Although scores for Living Environment Regents Examination are placed on a numerical scale, essentially there are only three scores—does not meet standards, meets standards, and meets standards with distinction. New York State teachers, using professionally established procedures, have developed the test items, and the items have been pretested and field-tested on samples of students.
The purpose of the study described in this report is to obtain information that the State Education Department can use to establish scores that will classify test takers into does not meet standards, meets standards, and meets standards with distinction categories. Setting cut-scores requires judgment. This study employs professionally established methods to quantify and summarize the judgments of experts related to how individuals who have met the learning standards will perform on the test.
The Living Environment Regents Examination
The Living Environment Regents Examination assesses student achievement at the commencement level. Items for the examination were developed through the cooperative efforts of teachers, school districts, other science educators, and New York State Education Department staff. The concepts and skills tested can be found in the Living Environment Core Curriculum. Students are asked to graph, complete a data table, label diagrams, design experiments, analyze data, and write responses. In addition questions require students to hypothesize, interpret, evaluate and apply their scientific knowledge to real-world situations.
The examination is administered in a three hour period and has three parts:
Part A consists of multiple choice questions assessing the student’s knowledge and understanding of core material.

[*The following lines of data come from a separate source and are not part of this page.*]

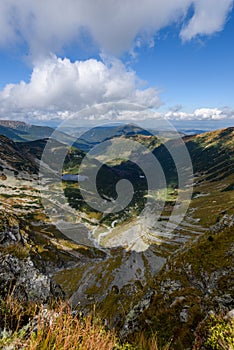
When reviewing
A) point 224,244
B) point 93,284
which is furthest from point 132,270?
point 224,244

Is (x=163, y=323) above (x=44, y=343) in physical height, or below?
below

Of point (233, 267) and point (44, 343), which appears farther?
point (233, 267)

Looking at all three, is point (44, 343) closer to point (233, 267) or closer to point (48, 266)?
point (233, 267)

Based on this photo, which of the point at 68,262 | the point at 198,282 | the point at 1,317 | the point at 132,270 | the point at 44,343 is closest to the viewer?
the point at 44,343

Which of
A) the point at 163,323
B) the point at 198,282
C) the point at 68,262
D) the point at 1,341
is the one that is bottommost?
the point at 68,262

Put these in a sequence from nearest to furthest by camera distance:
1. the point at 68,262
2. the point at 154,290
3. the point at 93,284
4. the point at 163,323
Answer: the point at 163,323, the point at 154,290, the point at 93,284, the point at 68,262

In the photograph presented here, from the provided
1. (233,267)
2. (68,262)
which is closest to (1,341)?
(233,267)

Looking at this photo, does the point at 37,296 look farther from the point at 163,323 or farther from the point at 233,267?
the point at 233,267
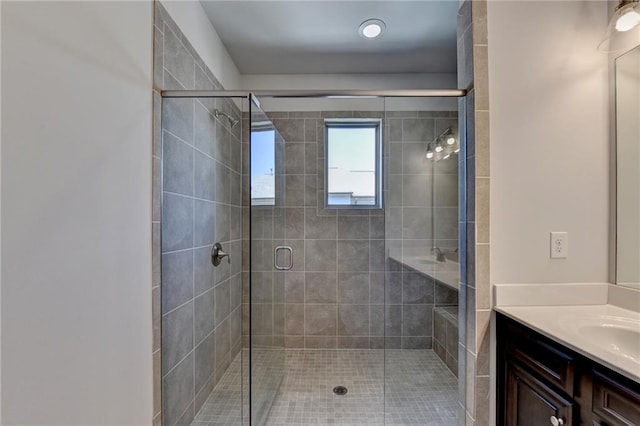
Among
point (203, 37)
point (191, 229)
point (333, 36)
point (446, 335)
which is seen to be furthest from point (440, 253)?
point (203, 37)

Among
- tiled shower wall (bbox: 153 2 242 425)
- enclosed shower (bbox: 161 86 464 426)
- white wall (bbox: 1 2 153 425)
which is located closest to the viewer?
white wall (bbox: 1 2 153 425)

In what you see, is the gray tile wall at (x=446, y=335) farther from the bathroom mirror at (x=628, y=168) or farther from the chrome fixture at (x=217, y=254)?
the chrome fixture at (x=217, y=254)

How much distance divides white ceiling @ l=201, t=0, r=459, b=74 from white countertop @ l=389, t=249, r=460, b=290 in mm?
1665

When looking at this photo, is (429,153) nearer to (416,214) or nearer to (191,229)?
(416,214)

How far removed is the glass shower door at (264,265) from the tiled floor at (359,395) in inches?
3.6

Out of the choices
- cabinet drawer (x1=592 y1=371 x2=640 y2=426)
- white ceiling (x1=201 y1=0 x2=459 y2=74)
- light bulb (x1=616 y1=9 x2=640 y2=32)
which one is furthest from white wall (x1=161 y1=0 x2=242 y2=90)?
cabinet drawer (x1=592 y1=371 x2=640 y2=426)

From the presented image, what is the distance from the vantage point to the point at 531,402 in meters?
1.07

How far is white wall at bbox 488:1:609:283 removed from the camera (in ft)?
4.17

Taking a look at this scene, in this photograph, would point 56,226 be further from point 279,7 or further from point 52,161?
point 279,7

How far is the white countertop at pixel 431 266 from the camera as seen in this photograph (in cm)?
163

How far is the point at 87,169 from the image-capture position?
0.91 meters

The examination blueprint, taken from the test sampler, is given in the table below:
A complete description of the examination, including test specifications and scoring rubrics, is given in a test sampler.
Data related to the performance standards for the test were obtained from a committee of experts. Judgments from committee members were quantified using standard practices employed by psychometricians who conduct standard setting studies. The committee made their judgments with respect to the difficulty scale resulting from the scaling and equating of field test items. In the field testing, each item, or score category if the item has multiple scores, is given a difficulty parameter obtained through item response methods. Test items corresponding to various points on the difficulty scale are presented as examples of test items at that difficulty level. The items used for the study came from the anchor test form. The anchor test form is the test form upon which the cut-points are set and the form to which all later forms of the test will be equated.
Committee members were given definitions of three performance categories—does not meet standards, meets standards, and meets standards with distinction. The State Education Department has developed these category definitions and they are applied to all of the Regents tests that are being developed. In addition, committee members were given an exercise designed to help familiarize them with the examination and an exercise in which they were asked to categorize some of their students into the three performance categories.
The committee met as a group on March 30, 2001 at the State Education Department.
The standard setting study test used the bookmarking approach because all the multiple choice items and constructed response item had been scaled using item response theory methods and because the bookmarking procedure enables committee members to consider these two item types together.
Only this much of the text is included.